___ TEXTE AFFICHÉ

162. Les mesures d’aide à la congélation et d’aide à l’écoulement de proximité ont quant à elles été mises en œuvre de manière connexe à des opérations promotionnelles destinées à agir collectivement et d’une manière aussi uniforme que possible sur l’offre de poisson. Elles font partie, à ce titre, comme indiqué au paragraphe 104, d’une unique catégorie dénommée « aide à la structuration du marché » 125.
163. Les mesures ont par ailleurs des caractéristiques communes. Elles sont le fait des mêmes entreprises (entreprises adhérentes des familles professionnelles de l’ARIPA), s’inscrivent dans un même cadre (celui établi par les règles de fonctionnement de l’ARIPA et les décisions de ses organes délibérants) et se fondent sur la même justification (l’adhésion des opérateurs à un projet de structuration du marché). Les pratiques portent en outre sur les mêmes produits dans le secteur de la pêche et de l’aquaculture.
164. Il s’en déduit que les pratiques constatées remplissent les conditions d’une infraction unique, complexe et continue.

______

▶ **CONSIGNE ÉCRITE 1**:
Traduisez en anglais cette phrase du texte affiché : « Il s’en déduit que les pratiques constatées remplissent les conditions d’une infraction unique, complexe et continue. »

___ DONNÉES AFFICHÉES

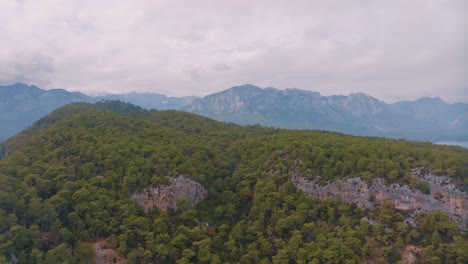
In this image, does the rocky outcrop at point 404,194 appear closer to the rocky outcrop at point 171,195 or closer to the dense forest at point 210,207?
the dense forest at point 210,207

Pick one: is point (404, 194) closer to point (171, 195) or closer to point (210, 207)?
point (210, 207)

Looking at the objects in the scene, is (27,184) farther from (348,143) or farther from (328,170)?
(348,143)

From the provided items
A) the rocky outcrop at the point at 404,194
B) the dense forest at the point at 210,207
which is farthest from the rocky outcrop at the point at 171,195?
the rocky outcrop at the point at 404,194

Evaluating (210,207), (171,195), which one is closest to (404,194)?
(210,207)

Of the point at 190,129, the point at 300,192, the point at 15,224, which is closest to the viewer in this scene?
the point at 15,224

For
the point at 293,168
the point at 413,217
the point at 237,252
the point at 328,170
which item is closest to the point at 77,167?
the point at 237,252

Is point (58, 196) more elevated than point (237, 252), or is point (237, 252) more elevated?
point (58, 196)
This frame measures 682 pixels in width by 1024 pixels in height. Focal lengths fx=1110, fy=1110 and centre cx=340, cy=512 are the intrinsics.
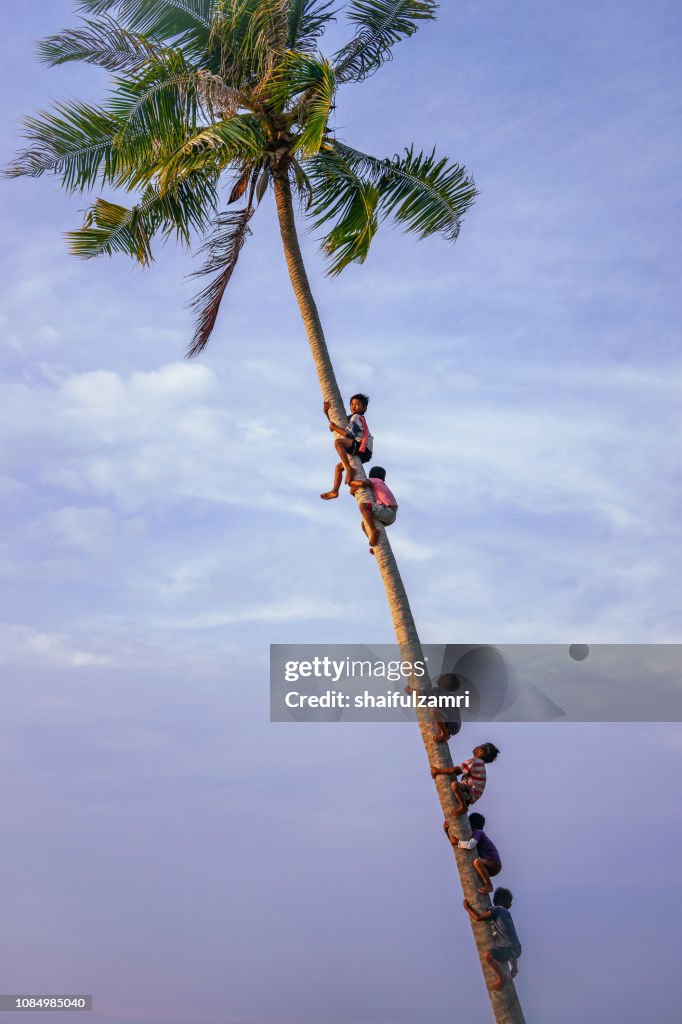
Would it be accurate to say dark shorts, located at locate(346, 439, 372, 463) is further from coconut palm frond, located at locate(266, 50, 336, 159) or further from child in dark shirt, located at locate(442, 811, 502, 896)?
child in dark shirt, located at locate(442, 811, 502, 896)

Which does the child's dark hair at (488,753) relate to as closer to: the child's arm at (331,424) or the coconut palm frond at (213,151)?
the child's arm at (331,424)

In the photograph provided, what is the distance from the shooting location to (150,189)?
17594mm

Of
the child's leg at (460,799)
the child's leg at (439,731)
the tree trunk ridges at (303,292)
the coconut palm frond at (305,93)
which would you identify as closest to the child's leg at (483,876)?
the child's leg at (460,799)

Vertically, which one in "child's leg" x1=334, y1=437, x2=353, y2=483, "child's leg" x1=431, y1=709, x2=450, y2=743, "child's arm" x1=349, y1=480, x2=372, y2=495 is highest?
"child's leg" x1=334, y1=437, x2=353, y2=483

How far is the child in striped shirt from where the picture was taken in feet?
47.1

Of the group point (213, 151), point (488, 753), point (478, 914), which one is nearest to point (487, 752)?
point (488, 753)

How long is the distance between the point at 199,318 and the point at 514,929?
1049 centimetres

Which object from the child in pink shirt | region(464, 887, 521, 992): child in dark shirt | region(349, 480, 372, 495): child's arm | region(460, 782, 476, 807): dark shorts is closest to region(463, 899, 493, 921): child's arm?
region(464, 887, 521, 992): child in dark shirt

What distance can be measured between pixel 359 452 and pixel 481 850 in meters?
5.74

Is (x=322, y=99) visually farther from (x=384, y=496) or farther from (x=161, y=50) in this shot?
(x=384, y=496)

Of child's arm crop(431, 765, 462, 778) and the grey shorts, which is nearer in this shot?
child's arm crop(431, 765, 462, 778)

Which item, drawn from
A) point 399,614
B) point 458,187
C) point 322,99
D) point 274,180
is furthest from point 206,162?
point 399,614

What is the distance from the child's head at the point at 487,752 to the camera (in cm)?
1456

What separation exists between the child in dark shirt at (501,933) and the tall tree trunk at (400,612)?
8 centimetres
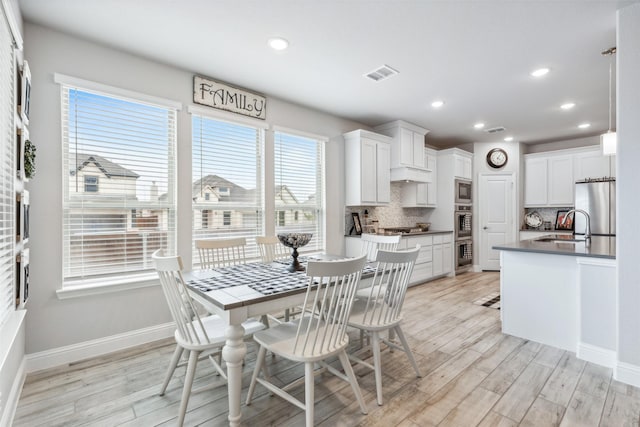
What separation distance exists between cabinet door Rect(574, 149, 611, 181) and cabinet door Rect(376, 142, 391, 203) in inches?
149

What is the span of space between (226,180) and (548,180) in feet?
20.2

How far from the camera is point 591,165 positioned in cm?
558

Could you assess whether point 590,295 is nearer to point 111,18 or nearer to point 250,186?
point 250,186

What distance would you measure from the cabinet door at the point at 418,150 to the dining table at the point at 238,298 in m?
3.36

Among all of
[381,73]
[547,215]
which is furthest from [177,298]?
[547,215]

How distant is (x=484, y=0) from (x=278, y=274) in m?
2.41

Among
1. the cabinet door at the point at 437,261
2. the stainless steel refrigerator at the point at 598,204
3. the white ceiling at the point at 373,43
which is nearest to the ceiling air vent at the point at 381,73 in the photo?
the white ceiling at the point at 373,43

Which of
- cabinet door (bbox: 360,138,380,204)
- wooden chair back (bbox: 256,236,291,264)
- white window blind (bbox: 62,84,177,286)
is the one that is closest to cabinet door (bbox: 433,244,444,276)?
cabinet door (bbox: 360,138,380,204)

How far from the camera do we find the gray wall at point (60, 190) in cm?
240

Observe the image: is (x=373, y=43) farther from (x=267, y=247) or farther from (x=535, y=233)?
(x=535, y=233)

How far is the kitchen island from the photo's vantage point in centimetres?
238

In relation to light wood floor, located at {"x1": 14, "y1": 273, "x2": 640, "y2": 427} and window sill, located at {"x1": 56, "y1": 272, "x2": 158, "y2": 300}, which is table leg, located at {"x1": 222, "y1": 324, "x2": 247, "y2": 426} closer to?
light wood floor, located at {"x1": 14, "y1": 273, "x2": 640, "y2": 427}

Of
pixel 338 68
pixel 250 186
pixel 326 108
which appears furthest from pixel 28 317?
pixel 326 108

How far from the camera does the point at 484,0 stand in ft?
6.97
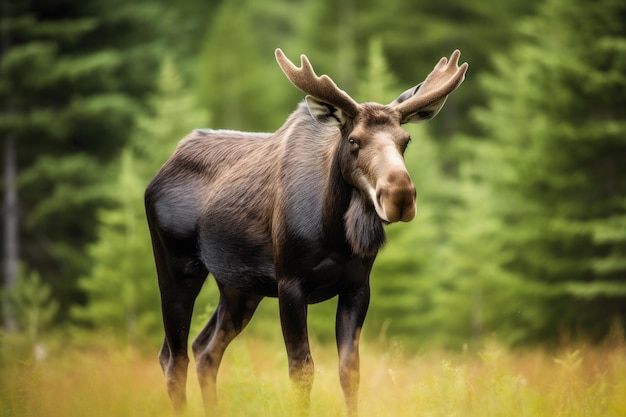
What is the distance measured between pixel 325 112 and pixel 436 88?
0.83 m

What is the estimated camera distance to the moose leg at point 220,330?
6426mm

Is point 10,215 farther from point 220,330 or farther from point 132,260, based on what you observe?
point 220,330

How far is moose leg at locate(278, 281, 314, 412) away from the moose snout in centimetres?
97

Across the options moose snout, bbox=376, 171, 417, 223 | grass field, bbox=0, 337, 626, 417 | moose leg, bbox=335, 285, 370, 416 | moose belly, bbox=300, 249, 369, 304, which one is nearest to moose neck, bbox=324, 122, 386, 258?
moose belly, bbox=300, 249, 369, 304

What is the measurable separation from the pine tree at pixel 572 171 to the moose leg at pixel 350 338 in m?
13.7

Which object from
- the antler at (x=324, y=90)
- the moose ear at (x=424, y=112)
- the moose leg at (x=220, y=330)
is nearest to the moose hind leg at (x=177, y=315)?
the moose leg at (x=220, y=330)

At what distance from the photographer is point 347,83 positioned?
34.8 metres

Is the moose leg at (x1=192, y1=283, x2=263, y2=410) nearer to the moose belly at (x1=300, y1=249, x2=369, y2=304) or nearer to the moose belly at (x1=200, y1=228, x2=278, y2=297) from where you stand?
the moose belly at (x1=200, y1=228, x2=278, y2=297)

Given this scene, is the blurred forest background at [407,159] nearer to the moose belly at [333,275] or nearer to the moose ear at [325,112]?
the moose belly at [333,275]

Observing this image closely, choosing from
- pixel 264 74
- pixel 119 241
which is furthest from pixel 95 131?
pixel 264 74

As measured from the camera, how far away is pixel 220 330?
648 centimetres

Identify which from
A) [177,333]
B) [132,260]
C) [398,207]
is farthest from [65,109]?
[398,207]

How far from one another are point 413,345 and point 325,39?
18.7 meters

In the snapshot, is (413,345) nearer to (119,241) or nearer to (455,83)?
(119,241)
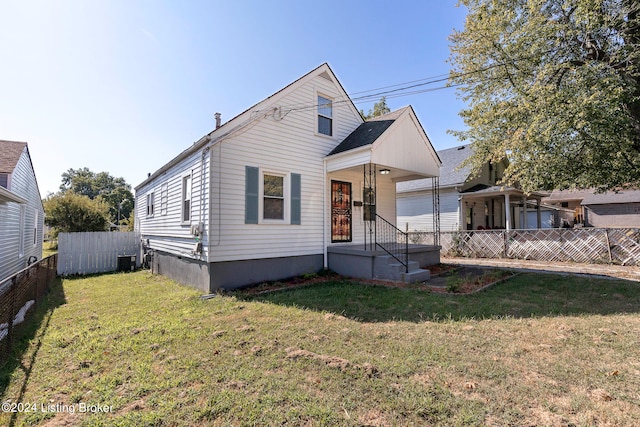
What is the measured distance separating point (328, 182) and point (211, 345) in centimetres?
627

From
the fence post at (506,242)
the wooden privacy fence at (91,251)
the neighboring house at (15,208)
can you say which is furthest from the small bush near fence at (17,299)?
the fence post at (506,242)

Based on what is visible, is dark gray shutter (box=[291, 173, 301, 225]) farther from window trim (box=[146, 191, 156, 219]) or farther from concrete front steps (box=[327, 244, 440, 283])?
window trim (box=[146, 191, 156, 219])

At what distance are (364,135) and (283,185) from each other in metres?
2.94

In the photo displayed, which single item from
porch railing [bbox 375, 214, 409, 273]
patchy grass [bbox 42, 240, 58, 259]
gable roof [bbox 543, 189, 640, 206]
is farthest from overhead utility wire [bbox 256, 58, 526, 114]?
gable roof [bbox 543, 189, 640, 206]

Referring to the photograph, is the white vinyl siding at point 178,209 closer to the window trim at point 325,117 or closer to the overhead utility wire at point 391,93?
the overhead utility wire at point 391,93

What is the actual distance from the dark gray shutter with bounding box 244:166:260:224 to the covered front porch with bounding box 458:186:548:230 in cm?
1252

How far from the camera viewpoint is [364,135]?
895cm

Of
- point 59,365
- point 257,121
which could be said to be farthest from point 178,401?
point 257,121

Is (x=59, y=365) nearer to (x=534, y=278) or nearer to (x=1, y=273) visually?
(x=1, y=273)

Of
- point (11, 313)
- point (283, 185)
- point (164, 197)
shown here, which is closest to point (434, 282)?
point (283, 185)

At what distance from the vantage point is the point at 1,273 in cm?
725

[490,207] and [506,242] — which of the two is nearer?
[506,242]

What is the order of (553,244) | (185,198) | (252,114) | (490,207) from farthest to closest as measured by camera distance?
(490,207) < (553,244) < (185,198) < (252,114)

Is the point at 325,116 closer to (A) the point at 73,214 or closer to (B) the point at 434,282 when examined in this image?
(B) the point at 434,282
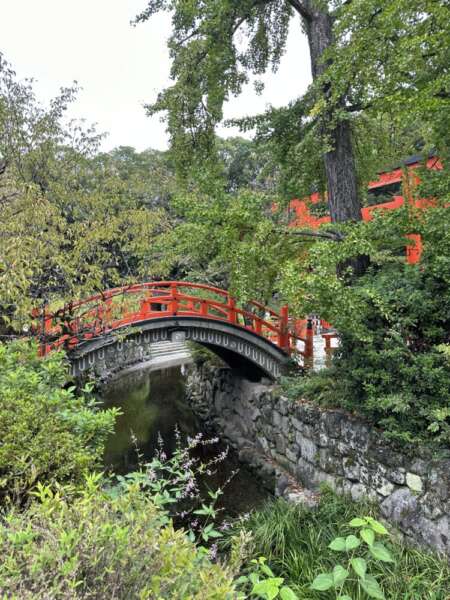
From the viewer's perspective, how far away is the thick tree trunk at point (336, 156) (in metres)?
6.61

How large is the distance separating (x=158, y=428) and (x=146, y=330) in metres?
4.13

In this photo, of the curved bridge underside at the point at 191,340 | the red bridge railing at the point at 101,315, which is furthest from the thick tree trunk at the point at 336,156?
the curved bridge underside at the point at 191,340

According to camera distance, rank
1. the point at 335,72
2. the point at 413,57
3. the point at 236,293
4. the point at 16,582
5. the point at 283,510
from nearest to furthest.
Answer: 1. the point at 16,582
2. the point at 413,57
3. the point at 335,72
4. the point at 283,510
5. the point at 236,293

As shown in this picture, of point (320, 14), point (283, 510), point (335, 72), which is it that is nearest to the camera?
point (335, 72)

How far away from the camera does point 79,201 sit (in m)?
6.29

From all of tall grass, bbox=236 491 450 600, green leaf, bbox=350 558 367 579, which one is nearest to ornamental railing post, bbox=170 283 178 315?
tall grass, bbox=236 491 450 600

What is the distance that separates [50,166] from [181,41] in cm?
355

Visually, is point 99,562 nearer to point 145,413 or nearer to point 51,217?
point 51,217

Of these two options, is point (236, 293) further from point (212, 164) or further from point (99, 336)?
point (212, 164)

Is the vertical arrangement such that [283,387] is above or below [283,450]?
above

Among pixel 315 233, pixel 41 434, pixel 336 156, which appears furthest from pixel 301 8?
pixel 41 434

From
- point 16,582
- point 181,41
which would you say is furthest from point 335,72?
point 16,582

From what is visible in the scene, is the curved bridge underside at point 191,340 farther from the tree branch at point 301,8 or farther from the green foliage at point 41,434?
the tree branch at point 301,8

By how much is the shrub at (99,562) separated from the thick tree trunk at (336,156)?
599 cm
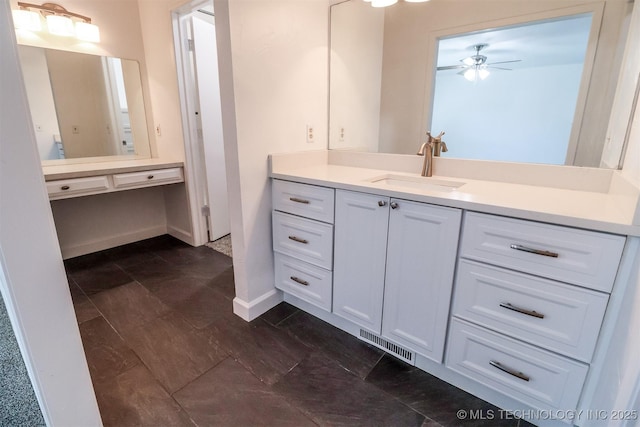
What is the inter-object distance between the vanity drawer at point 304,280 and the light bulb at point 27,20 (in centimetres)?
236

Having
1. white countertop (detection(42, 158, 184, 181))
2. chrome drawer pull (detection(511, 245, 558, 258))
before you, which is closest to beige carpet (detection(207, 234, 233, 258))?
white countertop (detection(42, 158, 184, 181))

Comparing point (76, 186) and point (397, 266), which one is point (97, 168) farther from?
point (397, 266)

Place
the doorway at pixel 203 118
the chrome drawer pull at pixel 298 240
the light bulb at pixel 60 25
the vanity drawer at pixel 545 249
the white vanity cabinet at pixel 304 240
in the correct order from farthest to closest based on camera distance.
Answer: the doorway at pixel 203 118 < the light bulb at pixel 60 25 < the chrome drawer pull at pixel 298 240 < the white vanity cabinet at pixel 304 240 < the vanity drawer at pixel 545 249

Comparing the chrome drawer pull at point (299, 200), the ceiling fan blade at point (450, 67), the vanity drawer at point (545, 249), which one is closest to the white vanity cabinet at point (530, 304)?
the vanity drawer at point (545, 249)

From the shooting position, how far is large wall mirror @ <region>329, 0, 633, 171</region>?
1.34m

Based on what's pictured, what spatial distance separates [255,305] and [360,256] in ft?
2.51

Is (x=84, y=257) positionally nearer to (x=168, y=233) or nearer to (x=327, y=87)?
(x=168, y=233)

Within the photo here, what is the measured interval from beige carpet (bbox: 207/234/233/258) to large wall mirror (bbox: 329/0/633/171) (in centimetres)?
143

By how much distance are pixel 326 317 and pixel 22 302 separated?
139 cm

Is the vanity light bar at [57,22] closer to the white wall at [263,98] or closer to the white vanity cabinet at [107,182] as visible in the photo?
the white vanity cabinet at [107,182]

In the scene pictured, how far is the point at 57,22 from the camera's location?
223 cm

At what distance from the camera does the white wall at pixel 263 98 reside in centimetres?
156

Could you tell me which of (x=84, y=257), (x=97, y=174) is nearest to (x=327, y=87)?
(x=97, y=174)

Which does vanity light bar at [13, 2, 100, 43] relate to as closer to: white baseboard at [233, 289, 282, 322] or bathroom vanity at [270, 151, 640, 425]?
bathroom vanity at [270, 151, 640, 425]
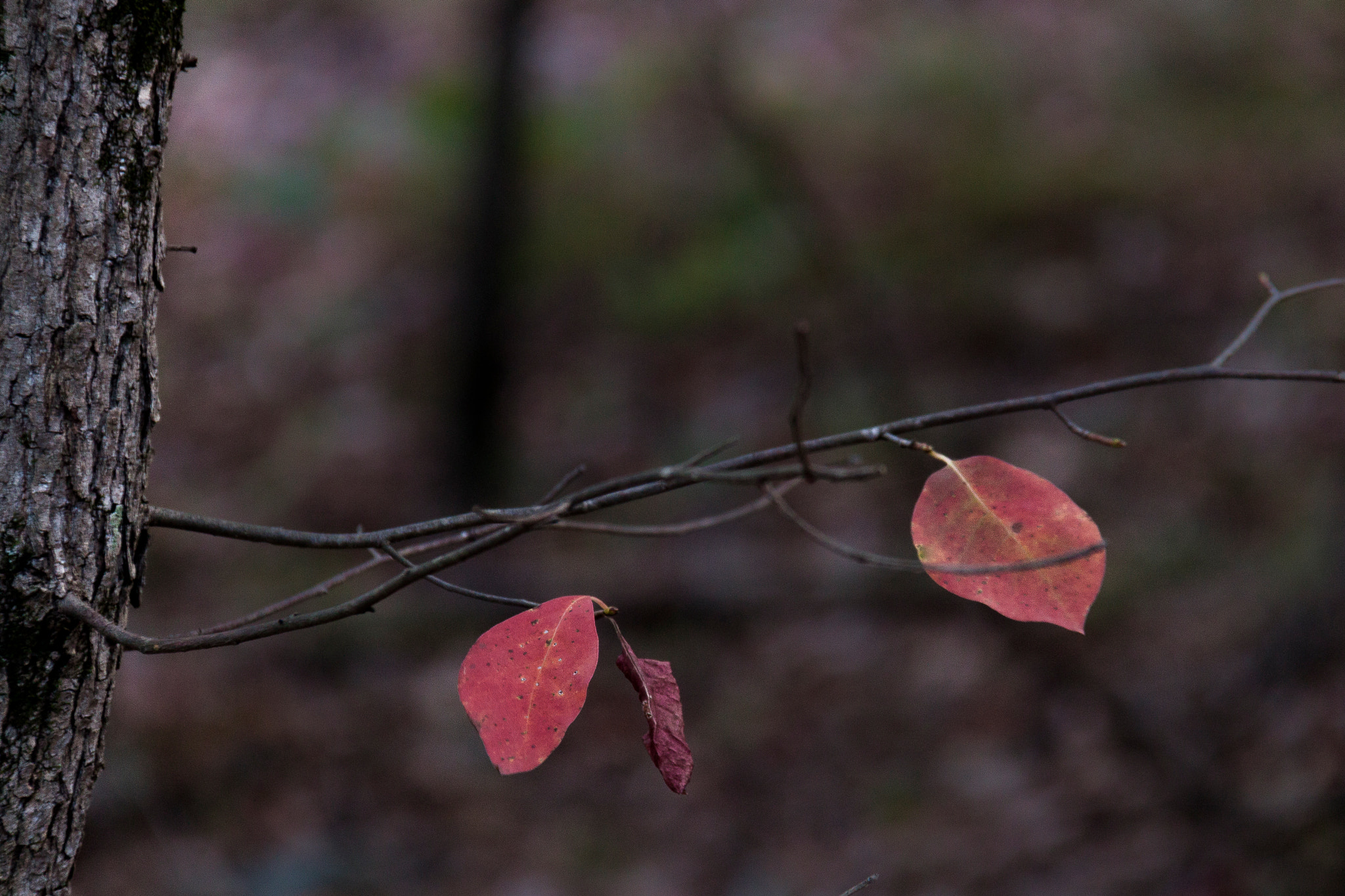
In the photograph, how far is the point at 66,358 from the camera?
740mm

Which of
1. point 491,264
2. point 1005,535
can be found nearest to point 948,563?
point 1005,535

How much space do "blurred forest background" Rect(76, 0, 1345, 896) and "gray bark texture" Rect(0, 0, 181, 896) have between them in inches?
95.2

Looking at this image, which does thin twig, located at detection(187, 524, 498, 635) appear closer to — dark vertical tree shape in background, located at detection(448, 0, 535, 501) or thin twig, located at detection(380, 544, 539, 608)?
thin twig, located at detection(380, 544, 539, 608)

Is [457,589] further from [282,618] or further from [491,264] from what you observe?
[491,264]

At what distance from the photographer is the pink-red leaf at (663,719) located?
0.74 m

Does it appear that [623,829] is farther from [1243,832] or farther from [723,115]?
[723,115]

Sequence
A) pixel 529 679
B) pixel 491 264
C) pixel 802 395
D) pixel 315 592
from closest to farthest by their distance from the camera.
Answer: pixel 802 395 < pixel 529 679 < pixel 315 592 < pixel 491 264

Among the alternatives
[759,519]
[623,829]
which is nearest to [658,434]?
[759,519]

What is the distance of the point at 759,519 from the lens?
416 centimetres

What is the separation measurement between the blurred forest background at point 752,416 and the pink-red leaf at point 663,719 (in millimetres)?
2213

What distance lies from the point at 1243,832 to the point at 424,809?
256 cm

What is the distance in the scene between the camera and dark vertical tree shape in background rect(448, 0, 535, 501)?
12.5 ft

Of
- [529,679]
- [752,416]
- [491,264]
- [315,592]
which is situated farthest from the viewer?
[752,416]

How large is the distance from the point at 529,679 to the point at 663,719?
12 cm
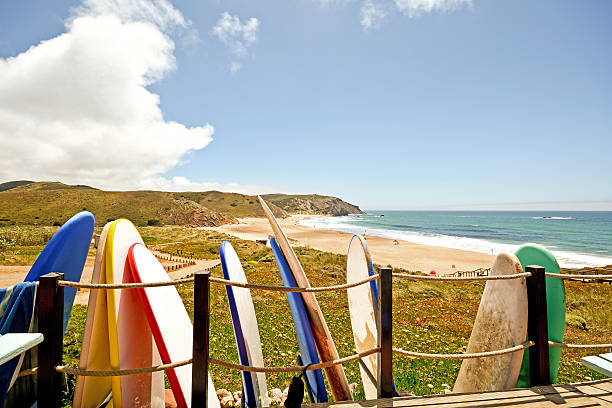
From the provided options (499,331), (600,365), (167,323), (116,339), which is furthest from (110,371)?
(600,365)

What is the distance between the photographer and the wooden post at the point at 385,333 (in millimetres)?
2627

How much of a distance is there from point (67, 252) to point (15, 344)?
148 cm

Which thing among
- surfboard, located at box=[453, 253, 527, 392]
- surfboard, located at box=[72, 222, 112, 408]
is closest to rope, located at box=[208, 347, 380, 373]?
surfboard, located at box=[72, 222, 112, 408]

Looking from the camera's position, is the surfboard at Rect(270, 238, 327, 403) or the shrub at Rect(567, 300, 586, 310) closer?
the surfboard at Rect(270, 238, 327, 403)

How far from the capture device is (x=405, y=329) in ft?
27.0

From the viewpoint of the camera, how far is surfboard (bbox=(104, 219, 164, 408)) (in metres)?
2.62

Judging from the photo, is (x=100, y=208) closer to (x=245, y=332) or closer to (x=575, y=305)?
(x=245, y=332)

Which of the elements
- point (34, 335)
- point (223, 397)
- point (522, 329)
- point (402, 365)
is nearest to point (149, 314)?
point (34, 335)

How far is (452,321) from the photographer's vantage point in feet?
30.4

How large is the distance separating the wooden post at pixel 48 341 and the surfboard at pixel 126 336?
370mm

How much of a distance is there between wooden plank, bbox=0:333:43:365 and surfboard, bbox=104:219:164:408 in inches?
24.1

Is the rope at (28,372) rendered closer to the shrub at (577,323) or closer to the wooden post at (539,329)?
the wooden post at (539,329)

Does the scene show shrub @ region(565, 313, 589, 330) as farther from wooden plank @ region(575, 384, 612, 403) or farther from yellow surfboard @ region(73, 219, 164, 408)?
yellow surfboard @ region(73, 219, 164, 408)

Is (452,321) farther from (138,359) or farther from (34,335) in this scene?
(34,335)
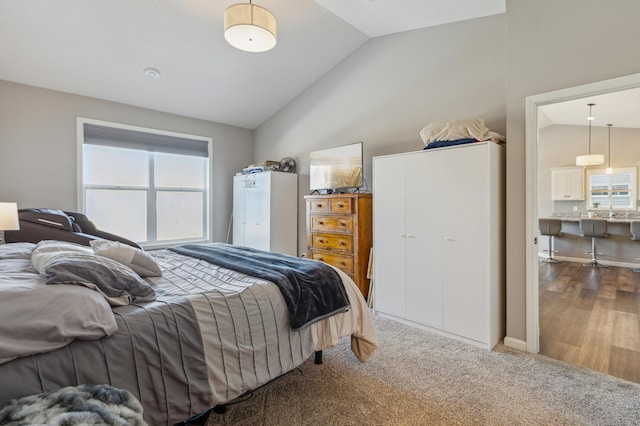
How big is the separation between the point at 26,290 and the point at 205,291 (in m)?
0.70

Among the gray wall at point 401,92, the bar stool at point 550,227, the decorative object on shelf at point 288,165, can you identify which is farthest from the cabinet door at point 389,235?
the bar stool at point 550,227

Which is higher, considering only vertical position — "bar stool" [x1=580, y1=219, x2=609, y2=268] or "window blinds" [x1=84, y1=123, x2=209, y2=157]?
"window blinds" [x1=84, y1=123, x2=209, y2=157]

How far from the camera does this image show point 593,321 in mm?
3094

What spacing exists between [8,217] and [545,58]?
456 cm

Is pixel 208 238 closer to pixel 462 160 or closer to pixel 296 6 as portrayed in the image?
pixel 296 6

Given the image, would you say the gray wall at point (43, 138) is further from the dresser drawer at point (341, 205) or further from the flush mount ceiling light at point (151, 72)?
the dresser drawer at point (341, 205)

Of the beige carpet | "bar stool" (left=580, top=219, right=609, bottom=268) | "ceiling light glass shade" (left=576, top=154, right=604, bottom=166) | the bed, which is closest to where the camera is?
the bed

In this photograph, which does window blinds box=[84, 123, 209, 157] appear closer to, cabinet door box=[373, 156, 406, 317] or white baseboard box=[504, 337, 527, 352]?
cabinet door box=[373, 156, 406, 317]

______

▶ **CONSIGNE ÉCRITE 2**:
Filtrez les entrées ci-dessus en recopiant chaque ligne qui contient le mot « order ». La casse compte.

▶ **RÉPONSE 1**:
It follows that the practices observed meet the conditions of a single, complex and continuous infringement.

▶ **RÉPONSE 2**:
What is the order of (553,244) | (185,198) | (252,114) | (490,207) from farthest to closest as measured by camera distance?
in the correct order from farthest to closest based on camera distance.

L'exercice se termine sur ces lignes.